|
METHODOLOGY
The approach to the problem spanned several
steps as listed below:
Create an XML parser and analyze
the datasets.
Develop user tasks
- Generate specific queries from dataset
analyses.
- Review questions posed by the contest creators.
- Develop queries suggested by a popular taxonomy of visualization
tasks.
Evaluate current visualization models
for their application to relevant tasks.
Apply encoding techniques.
Develop User Tasks
Specific Queries from Dataset Analyses
Part of our analysis of the domain involved
understanding the classification data. Because we were dealing
with almost 200,000 nodes per tree, we needed an automated
method to discover basic information from our data. Using
an XML parser that was written in the Squeak programming
language, we deduced certain information about our data sets:
How many unique ranks exist? 20 The
ranks are the same in both data sets.
How deep in the tree is the most classified
creature? 15 All animals appear to share the seven
major classification ranks, but none includes all 20 subclassifications.

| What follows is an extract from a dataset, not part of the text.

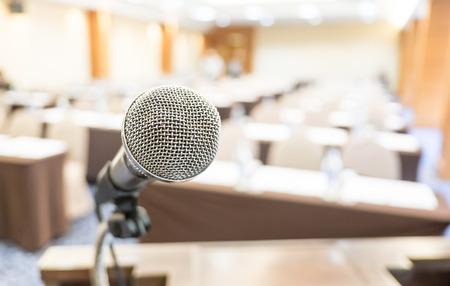 microphones: Close up microphone at seminar room. Stock Photo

How wide is the tree at its widest? 154,415
species exist in the combined tree (union). The next largest
rank is genus with 28,243. It appears that the tree grows
exponentially with each major rank, with many leaves sprouting
from few branches.
Following this analysis, we created queries
to gain further insight into the data. For instance:
Not counting species or subspecies, and
identifying by Latin name and rank, what instances exist
in one dataset that do not exist in the other? This was intended
to provide insight into the structure of the datasets.
Create a dataset with the output from the
previous question and find out whether any of those names
exist in the other dataset. Can we list the genealogy of
each its ranks all the way up the ladder? This helped
us locate a node in a different area of the alternate tree
and identified some basic differences between the datasets.
It also listed all the species in one tree that resided at
a different level in the other, allowing comparison between
the datasets.
Questions Posed by the Contest
Creators
The contest originators posed some questions
representing typical user tasks. These helped define our
approach, although our solution does not answer all of them.
Some of these are listed here:
Considering both datasets, to what extent
are the differences in the classifications due to differences
in how animals are thought to be related? Are there other
kinds of differences, and can you explain them? Possible
approaches are:
Are the common names the same? Do they share
a Latin name higher in the genealogy that splits into more
trees in one than the other? Are there any clues when it
splits? Are their common prefixes in their names?
Implications: Upon identifying a node in one
tree, allow the user to locate the node in the other tree.
Zoomology approaches this by linking the detail windows.
Additional solutions to the locate task are being examined.
Considering one dataset or the other, can
you say in how many different subtrees a particular common
name (such as dolphin or horse) is
used? How closely are these animals related? Are common names
a good guide to understanding relationships?
Implication: Allow search by common name, with
results highlighted in a recognizable manner. This has been
designed but not yet implemented.
Some scientific names are maddeningly similar.
For example, Spirulida and Spirurida are two nodes in two
different subtrees. A user types in the wrong one. What kind
of feedback does your tool provide to alert the user quickly?
Do the names have the same rank? Is the typed name in the
expected part of the tree?
Implication: When users type a Latin name for
search, offer predictive help so misspellings may be avoided.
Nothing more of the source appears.